The Participate team spent much of last week preparing for and engaging with the High Level Panel. The panel was very open and responsive to our message, and a number of panel members filled in the postcards that we provided, asking them to indicate how they might engage with Participate. These are all positive signals, but apart from the usual worries about how whether politicians and other decision makers will really listen, or retreat back into long held political positions and entrenched development assumptions, I have a concern about how the process itself might undermine the possibilities for real engagement.
Since we started this process ‘time’ has been an issue. It was raised again at the High Level Panel meeting.
Participate has always seen itself as working to three separate time frames.
(1) We are trying to support the deliberations of the panel through meaningful engagement with participatory research with the poorest and most vulnerable, but we are also aware that there is only so much that can feed into this process because it is proposed that the draft report is already written by February 2013 which is just after their second meeting.

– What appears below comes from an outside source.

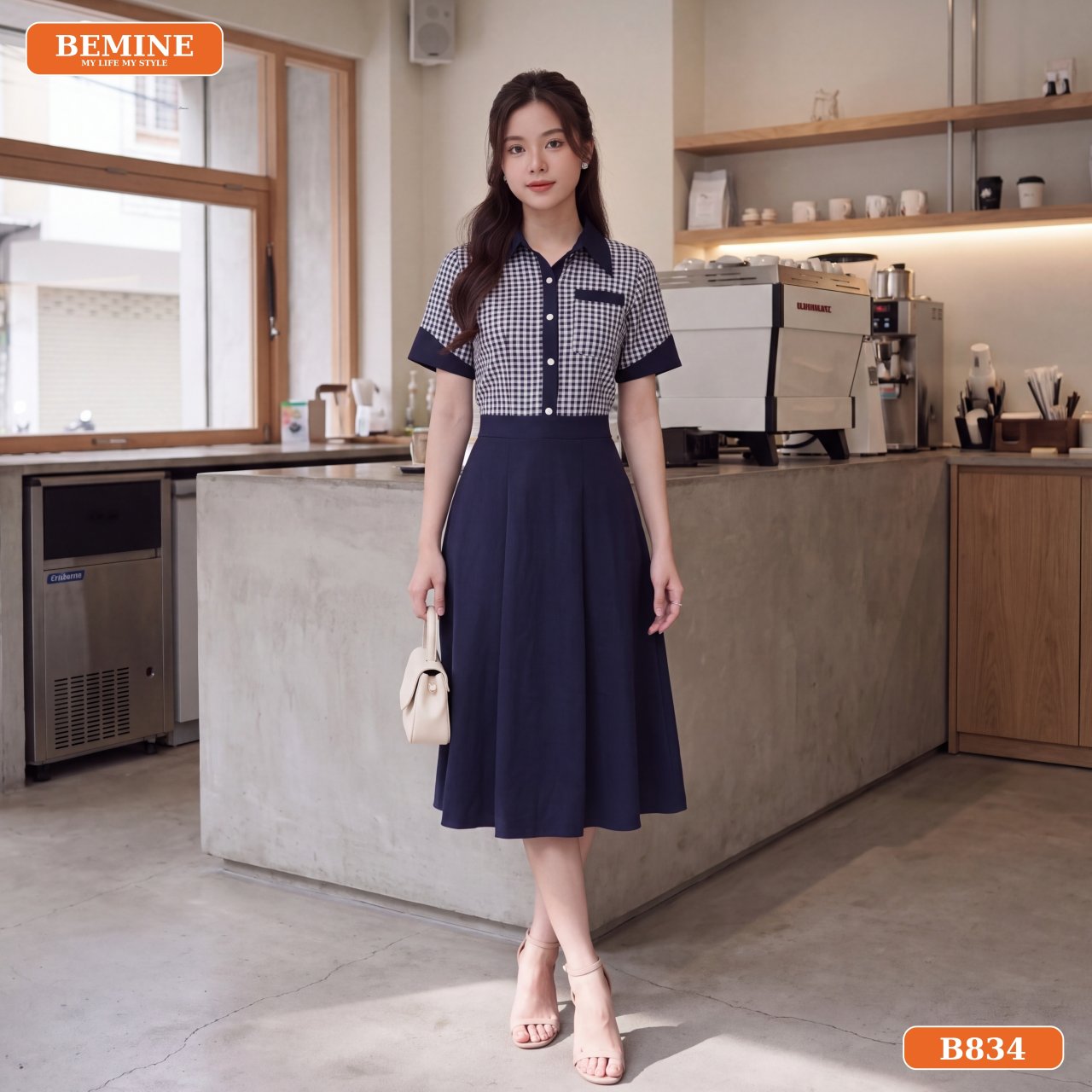 Đầm chữ A cổ sơ mi B834 diện đi dạo phố thanh lịch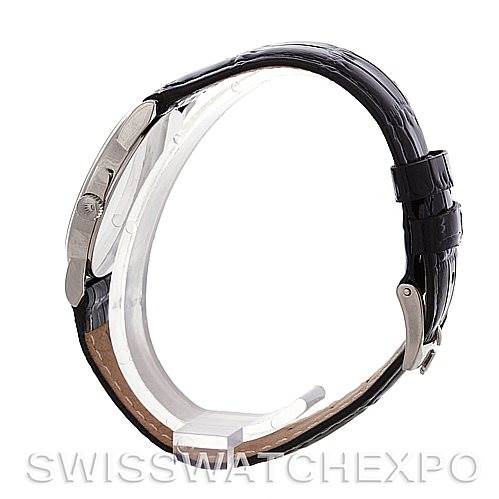 The image shows a side view of the Rolex Cellini 5116 Men's White Gold Grey Dial 5116 Men's White Gold Grey Dial watch, prominently displaying the black leather strap and clasp.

(2) So our second key milestone is the September Special Session of the UN on the future of the Millennium Development Goals (MDGs). We are planning to have both of the big synthesis reports (of past and current participatory research), our participatory video and the documentary film, ready before then to provide strong evidence from the ground about how poverty really plays out.

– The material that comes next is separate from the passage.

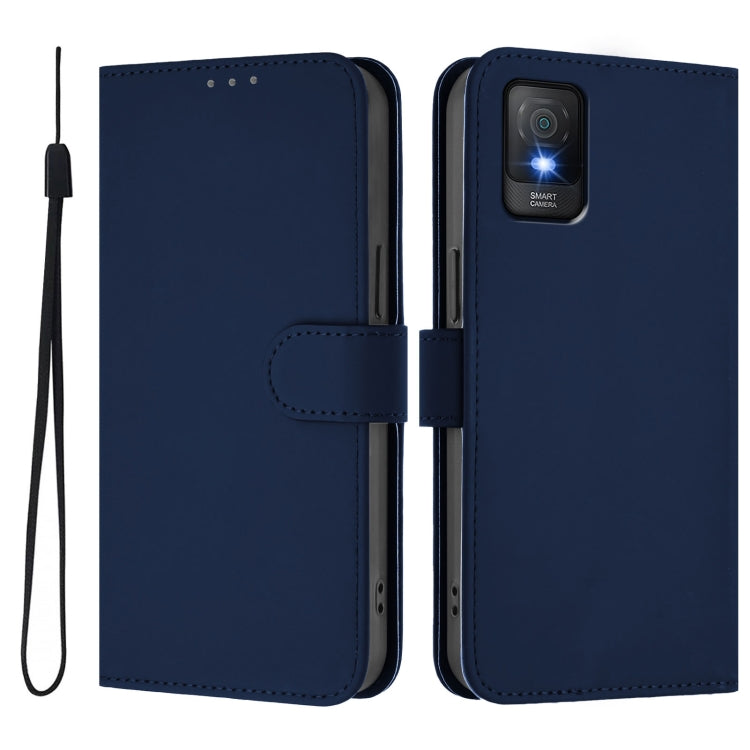 For TCL 403 Skin Feel Solid Color Leather Phone Case with Lanyard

(3) But the real underlying agenda is the longer term. If we accept the premise that participatory research should be feeding into the policy making process, then it follows that it should be built into every stage of the development process – from program development, to implementation, to evaluation and accountability processes. In other words if those living in poverty and those who are most marginalized are to really be listened to, participatory processes need to be embedded into the development programmes that follow from the new framework.
In many respects (3) is the most important of all of these. This was highlighted by a number of panel members on Friday and is reflected in the work of ‘the Participatory Research Group’ projects which are at the heart of the Participate process, as these will continue beyond the lifetime of this decision making process.
Given the short time line for the panel it is my view that this sort of framing for the future of development is more important than arguing for the inclusion of this new goal or that new goal. Establishing the principle of meaningful stakeholder participation at every level of the process might also be something that the panel could agree on.
But there is an even more fundamental question about time that I think it is important to reflect on. If the panel is reporting in February, panel members will quite literally have only just begun to get to know each other. The panel meets three times (November 2012, late January/February 2013 and probably March 2013). At the first of these sessions they were only in dialogue with each other for just one day. With 26 people present, this hardly gives them time to offer each other their own experience let alone to bring in what is necessary from outside.
Participatory research takes time. We and all of our participatory research partners can do good work over the next eight months or so, but it is important that time is allowed for the right conclusions to be drawn, for these to be tested in other contexts, and to be validated by the communities from where the knowledge was generated. The same is actually true for the UN Development Group (UNDG) 50 country consultations which have been rolled out on a punishing time scale which will lead inevitably (in most cases) to rapidly cobbled together reports – the driving force behind which is meeting the time table.
It is not enough to affirm the importance of listening to the voices of those living in greatest poverty when we know that the decision-making time-table will not allow this to happen as it should. I think that we collectively need to have the courage to say that it is more important to get this right, than to rush headlong in to a process that doesn’t have real ownership, because the time which is needed to listen hasn’t been given.
Danny Burns is a Co-Director of the Participate initiative and Team Leader for the Participation, Power and Social Change research team at IDS.